Ron Pattinson said...

Graham, "Racked as" is pretty damn specific. I've seen "Declared as" in records before.

No need to take evaporation into account, because the blending is post-boil.

Gary, in this period final gravity and ABV were irrelevant for tax purposes. Only the OG counted. For tax purposes the number of standard barrels were what counted. A standard barrel is 36 gallons of beer with an OG of 1055. Tax was calculated on the number of standard barrels brewed in a month. Some records give the number of standard barrels in the brew.

The blends are made to hit a specific notional SG. The FG's vary between brews. (I have multiple examples.)

Palate reasons? Could be. Though I've examples of mixing to dilute and to strengthen.

Tomorrow I'll post a clearer example.

Gary Gillman said...

Clearly tax was not the reason then, but they may have wanted to hit with accuracy the final ABV - and this may be connected to palate too.


Graham Wheeler said...

I was not suggesting that it was a brew gone wrong, but calculations gone wrong.

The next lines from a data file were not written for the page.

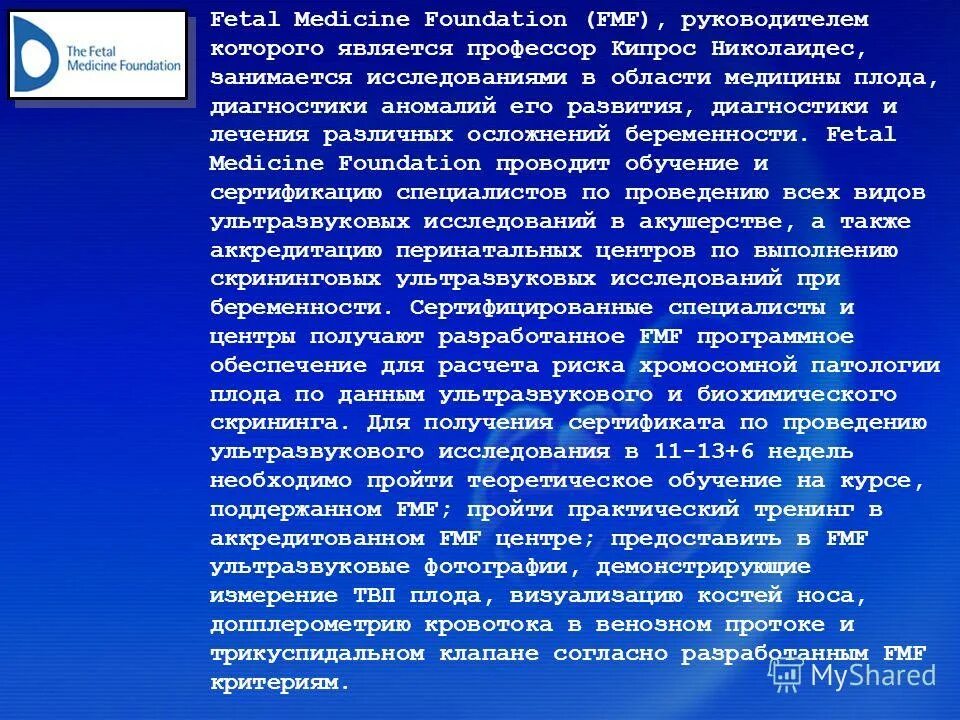 The Fetal Medicine Foundation

Fetal Medicine Foundation (FMF), руководителем которого является профессор Кипрос Николаидес, занимается исследованиями в области медицины плода, диагностики аномалий его развития, диагностики и лечения различных осложнений беременности. Fetal Medicine Foundation проводит обучение и сертификацию специалистов по проведению всех видов ультразвуковых исследований в акушерстве, а также аккредитацию перинатальных центров по выполнению скрининговых ультразвуковых исследований при беременности. Сертифицированные специалисты и центры получают разработанное FMF программное обеспечение для расчета риска хромосомной патологии плода по данным ультразвукового и биохимического скрининга. Для получения сертификата по проведению ультразвукового исследования в 11-13+6 недель необходимо пройти теоретическое обучение на курсе, поддержанном FMF; пройти практический тренинг в аккредитованном FMF центре; предоставить в FMF ультразвуковые фотографии, демонстрирующие измерение ТВП плода, визуализацию костей носа, допплерометрию кровотока в венозном протоке и трикуспидальном клапане согласно разработанным FMF критериям.

MyShared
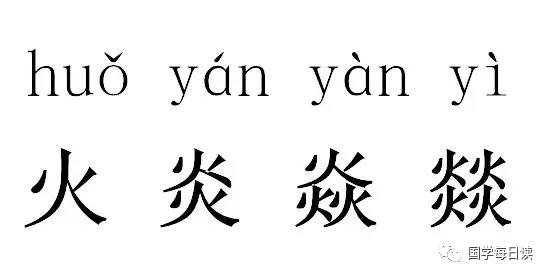 huǒ yán yàn yì

火 炎 焱 燚

国学每日读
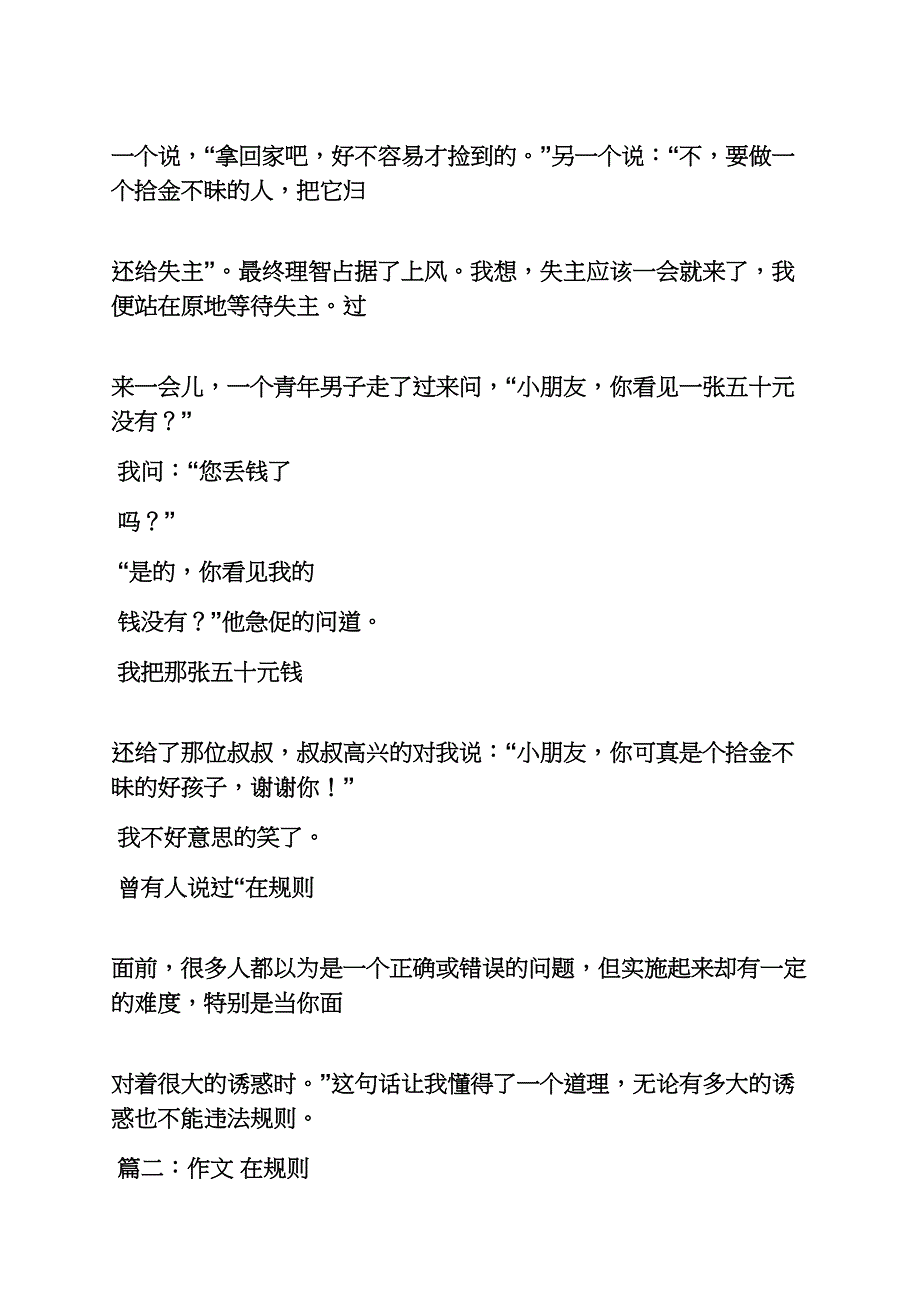 一个说，“拿回家吧，好不容易才捡到的。”另一个说：“不，要做一个拾金不昧的人，把它归

还给失主”。最终理智占据了上风。我想，失主应该一会就来了，我便站在原地等待失主。过

来一会儿，一个青年男子走了过来问，“小朋友，你看见一张五十元没有？”

我问：“您丢钱了

吗？”

“是的，你看见我的

钱没有？”他急促的问道。

我把那张五十元钱

还给了那位叔叔，叔叔高兴的对我说：“小朋友，你可真是个拾金不昧的好孩子，谢谢你！”

我不好意思的笑了。

曾有人说过“在规则

面前，很多人都以为是一个正确或错误的问题，但实施起来却有一定的难度，特别是当你面

对着很大的诱惑时。”这句话让我懂得了一个道理，无论有多大的诱惑也不能违法规则。

篇二：作文 在规则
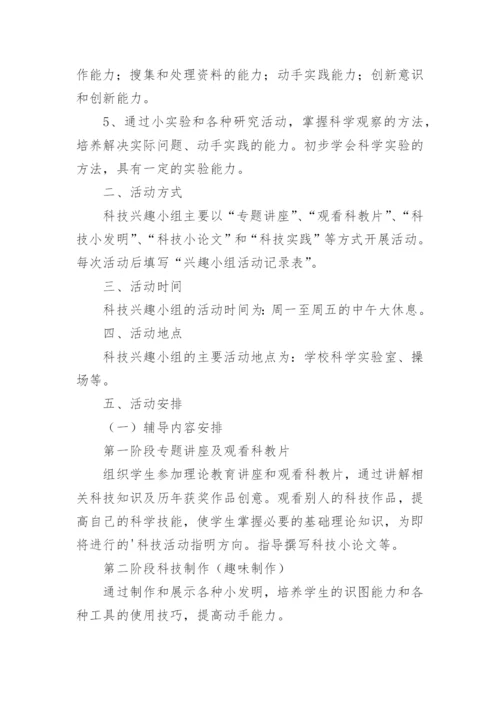 作能力；搜集和处理资料的能力；动手实践能力；创新意识和创新能力。

5、通过小实验和各种研究活动，掌握科学观察的方法，培养解决实际问题、动手实践的能力。初步学会科学实验的方法，具有一定的实验能力。

二、活动方式

科技兴趣小组主要以“专题讲座”、“观看科教片”、“科技小发明”、“科技小论文”和“科技实践”等方式开展活动。每次活动后填写“兴趣小组活动记录表”。

三、活动时间

科技兴趣小组的活动时间为：周一至周五的中午大休息。

四、活动地点

科技兴趣小组的主要活动地点为：学校科学实验室、操场等。

五、活动安排

（一）辅导内容安排

第一阶段专题讲座及观看科教片

组织学生参加理论教育讲座和观看科教片，通过讲解相关科技知识及历年获奖作品创意。观看别人的科技作品，提高自己的科学技能，使学生掌握必要的基础理论知识，为即将进行的'科技活动指明方向。指导撰写科技小论文等。

第二阶段科技制作（趣味制作）

通过制作和展示各种小发明，培养学生的识图能力和各种工具的使用技巧，提高动手能力。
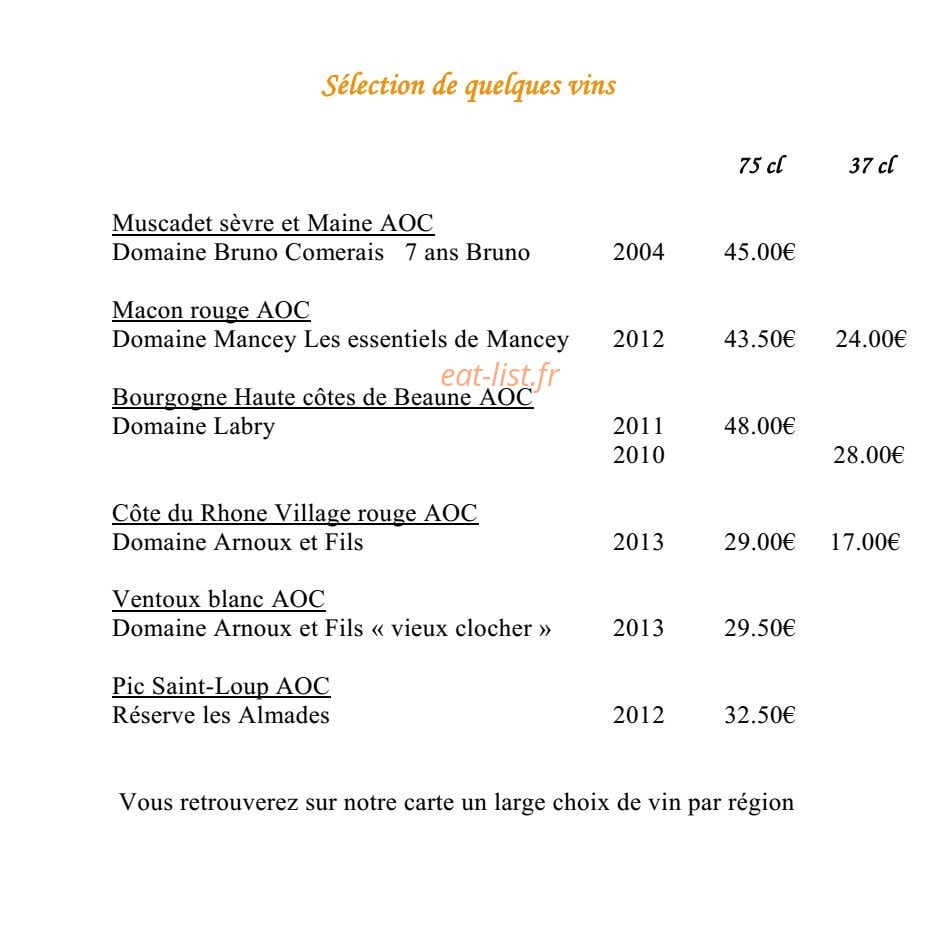 Sélection de quelques vins

| | | 75 cl | 37 cl |
|---|---|---|---|
| Muscadet sèvre et Maine AOC | | | |
| Domaine Bruno Comerais 7 ans Bruno | 2004 | 45.00€ | |
| Macon rouge AOC | | | |
| Domaine Mancey Les essentiels de Mancey | 2012 | 43.50€ | 24.00€ |
| Bourgogne Haute côtes de Beaune AOC | | | |
| Domaine Labry | 2011 | 48.00€ | |
| | 2010 | | 28.00€ |
| Côte du Rhone Village rouge AOC | | | |
| Domaine Arnoux et Fils | 2013 | 29.00€ | 17.00€ |
| Ventoux blanc AOC | | | |
| Domaine Arnoux et Fils « vieux clocher » | 2013 | 29.50€ | |
| Pic Saint-Loup AOC | | | |
| Réserve les Almades | 2012 | 32.50€ | |

eat-list.fr

Vous retrouverez sur notre carte un large choix de vin par région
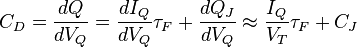 $C_D = \frac{dQ}{dV_Q} = \frac{dI_Q}{dV_Q}\tau_F + \frac{dQ_J}{dV_Q} \approx \frac{I_Q}{V_T}\tau_F + C_J$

There are so many anomalies that I though it was important to determine the purpose of the document to get an understanding of what is going on. My conclusion was that it was all about that magic number of 93.3, and column four was the only important column, the other columns are a means of calculating the numbers for column four. The sub-total volumes and sub-total lbs/brl are not important and they seem to have been filled in later, in pencil perhaps, at the point when the brewer discovered the final numbers were wrong. The density of the print is different for those sub-totals.

So we are now saying that it is a dilution exercise to bring the gravity of XXX down to within wartime restrictions or wartime conditions. That at least makes some sense, but still strange. Presumably the XXX at the top of the page is its pre-war gravity. We have to ask why did they keep the same name for a weaker XXX. It should have been called "two-and-a-half-X". By diluting this way they have ended up about face, with more XXX than XX. I would have thought that their sales figures would have been the other way round; the cheaper beer being the best seller. Mind you, a 1.037 beer would have tasted like water to a bloke of 1917, war or no war, so perhaps they did sell more XXX. Dread to think what X must have been like.

Ron Pattinson said...

Graham, neither X, XX nor XXX were brewed before April 1917.